Verfassungsrechtliche Bedenken

Das Grundgesetz schreibt in Artikel 64 vor, dass die Minister den Eid „bei der Amtsübernahme“ leisten müssen. Die Bundesregierung habe die rechtliche Frage geprüft, ob eine nachträgliche Vereidigung zulässig sei, sagte Merz. „Wir haben diese Frage mit Ja beantwortet. Wir halten es für zulässig.“

Doch zahlreiche Verfassungsrechtler widersprechen. „Das ist ganz klar mit dem Grundgesetz nicht vereinbar“, sagte Sophie Schönberger von der Freien Universität Berlin der Deutschen Presse-Agentur. „Bis zur Vereidigung dürften die Minister das Amt nicht übernehmen.

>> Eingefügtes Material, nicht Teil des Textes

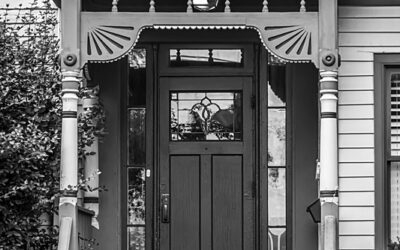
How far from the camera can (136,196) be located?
345 inches

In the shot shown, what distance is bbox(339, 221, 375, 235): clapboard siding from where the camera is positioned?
25.9 feet

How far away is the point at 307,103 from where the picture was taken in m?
8.62

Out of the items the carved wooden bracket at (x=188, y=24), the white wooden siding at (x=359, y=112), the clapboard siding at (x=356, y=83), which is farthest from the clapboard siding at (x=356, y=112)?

Amtsübernahme ist jede tatsächliche Übernahme von Aufgaben des Ministers. Die Übergabe des Ministeriums gehört schon dazu.“

Der Kölner Staatsrechtler Christoph Schönberger bezeichnete die Verschiebung in der „Frankfurter Allgemeinen Zeitung“ als „eine gefährliche Missachtung des Grundgesetzes und des Parlaments“. Er betonte: „Es ist nach dem Grundgesetz völlig eindeutig, dass der Eid nicht nach der Amtsübernahme stattfinden darf, sondern mit ihr zeitlich zusammenfällt.“

Keine unmittelbaren Konsequenzen

Trotz der Verfassungswidrigkeit rechnen Juristen nicht mit rechtlichen Folgen für die neuen Minister. Der frühere Präsident des Bundesverfassungsgerichts, Hans-Jürgen Papier, erklärte dem „Tagesspiegel“: „Eine Amtsübernahme ohne Eidesleistung verstößt zwar gegen die Verfassung, dies hätte aber keine unmittelbaren rechtlichen Konsequenzen.“ Die Rechtsgültigkeit der Handlungen der Minister bleibe von der fehlenden Vereidigung unberührt.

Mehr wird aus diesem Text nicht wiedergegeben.